Re: [RFC PATCH 4/5] acpi/hmat: Register special purpose memory as a device

From: Dan Williams
Date: Fri Apr 05 2019 - 11:43:17 EST


On Fri, Apr 5, 2019 at 4:19 AM Jonathan Cameron
<jonathan.cameron@xxxxxxxxxx> wrote:
>
> On Thu, 4 Apr 2019 12:08:49 -0700
> Dan Williams <dan.j.williams@xxxxxxxxx> wrote:
>
> > Memory that has been tagged EFI_SPECIAL_PURPOSE, and has performance
> > properties described by the ACPI HMAT is expected to have an application
> > specific consumer.
> >
> > Those consumers may want 100% of the memory capacity to be reserved from
> > any usage by the kernel. By default, with this enabling, a platform
> > device is created to represent this differentiated resource.
> >
> > A follow on change arranges for device-dax to claim these devices by
> > default and provide an mmap interface for the target application.
> > However, if the administrator prefers that some or all of the special
> > purpose memory is made available to the core-mm the device-dax hotplug
> > facility can be used to online the memory with its own numa node.
> >
> > Cc: "Rafael J. Wysocki" <rjw@xxxxxxxxxxxxx>
> > Cc: Len Brown <lenb@xxxxxxxxxx>
> > Cc: Keith Busch <keith.busch@xxxxxxxxx>
> > Cc: Jonathan Cameron <Jonathan.Cameron@xxxxxxxxxx>
> > Signed-off-by: Dan Williams <dan.j.williams@xxxxxxxxx>
>
> Hi Dan,
>
> Great to see you getting this discussion going so fast and in
> general the approach makes sense to me.
>
> I'm a little confused why HMAT has anything to do with this.
> SPM is defined either via the attribute in SRAT SPA entries,
> EF_MEMORY_SP or via the EFI memory map.
>
> Whether it is in HMAT or not isn't all that relevant.
> Back in the days of the reservation hint (so before yesterday :)
> it was relevant obviously but that's no longer true.
>
> So what am I missing?

It's a good question, and an assumption I should have explicitly
declared in the changelog. The problem with EFI_MEMORY_SP is the same
as the problem with the EfiPersistentMemory type, it isn't precise
enough on its own for the kernel to delineate 'type' or
device/replaceable-unit boundaries. For example, I expect one
EFI_MEMORY_SP range of a specific type may be contiguous with another
range of a different type. Similar to the NFIT there is no requirement
in the specification that platform firmware inject multiple range
entries.
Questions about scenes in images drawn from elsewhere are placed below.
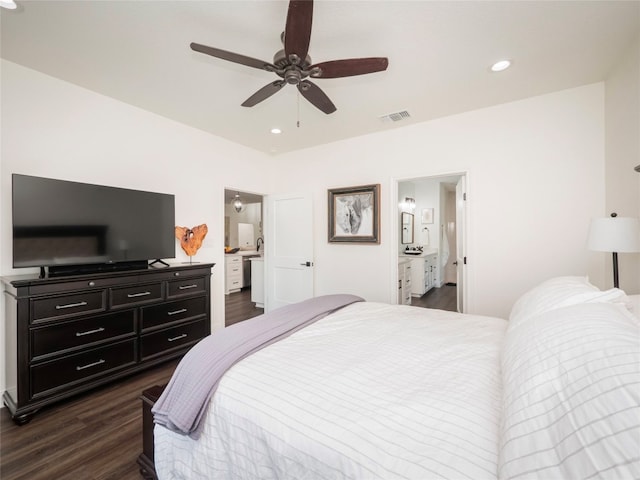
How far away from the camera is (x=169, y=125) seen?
3305mm

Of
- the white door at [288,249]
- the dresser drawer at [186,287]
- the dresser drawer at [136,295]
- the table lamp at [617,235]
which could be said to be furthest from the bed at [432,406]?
the white door at [288,249]

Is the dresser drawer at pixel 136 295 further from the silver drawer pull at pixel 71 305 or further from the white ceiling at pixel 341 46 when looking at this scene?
the white ceiling at pixel 341 46

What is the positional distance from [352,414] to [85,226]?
2717 millimetres

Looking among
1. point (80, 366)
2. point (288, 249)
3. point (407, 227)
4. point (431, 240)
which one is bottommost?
point (80, 366)

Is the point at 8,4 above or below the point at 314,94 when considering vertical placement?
above

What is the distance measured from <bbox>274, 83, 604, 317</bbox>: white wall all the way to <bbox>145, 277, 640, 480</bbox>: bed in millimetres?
1495

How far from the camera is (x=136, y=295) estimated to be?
8.55 feet

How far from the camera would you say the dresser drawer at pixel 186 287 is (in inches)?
114

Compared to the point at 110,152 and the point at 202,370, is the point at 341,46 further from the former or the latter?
the point at 110,152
Instead that precision is left to the SRAT + HMAT, or the
NFIT in the case of PMEM.

Conversely, and thinking through this a bit more, if a memory range is
"special", but the platform fails to enumerate it in HMAT I think
Linux should scream loudly that the firmware is broken and leave the
range alone. The "scream loudly" piece is missing in the current set,
but the "leave the range alone" functionality is included.